An improvement in 2020-21 forecasts, however, will mean that the growth estimates for 2021-22 will have to be revised downwards due to the base effect.

Most economists and financial institutions have lowered India’s GDP growth for the current fiscal to less than 10 per cent as the economic impact of the second wave of the Covid-19 pandemic and the consequent state lockdowns have been worse than anticipated.

“One likely consequence of any upward revision in FY21 estimates is a concomitant decline in FY22 GDP estimates,” said Soumya Kanti Ghosh, group chief economic advisor, SBI.

In a 25 May report, he pointed out that Covid infection is still spreading in rural areas with the share of rural districts in new cases rising quite rapidly during May even as overall cases have started declining from the second week of May.

Ghosh estimated that the real GDP loss in the April-June quarter could be in the range of Rs 4-4.5 lakh crore.

Bajoria said the economic costs of the recent surge in cases are rising rapidly pointing out that the intensification and spread of movement curbs across states through April and May has likely impeded activity in Q1 FY22.

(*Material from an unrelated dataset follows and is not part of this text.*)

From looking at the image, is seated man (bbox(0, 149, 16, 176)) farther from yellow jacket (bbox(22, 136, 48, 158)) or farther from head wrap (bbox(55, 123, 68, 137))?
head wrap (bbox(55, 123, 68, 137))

Barclays has lowered India’s growth forecast to 9.2 per cent in 2021-22 from the earlier 11 per cent forecast.

The risks to growth were also flagged by the Reserve Bank of India in its annual report released earlier this month. It pointed out that if India is able to limit the spread of the second wave, the economic impact could be limited to the first quarter.

The central bank added that in all other outcomes, losses in terms of lives, employment and output are likely to be adverse and long-lasting.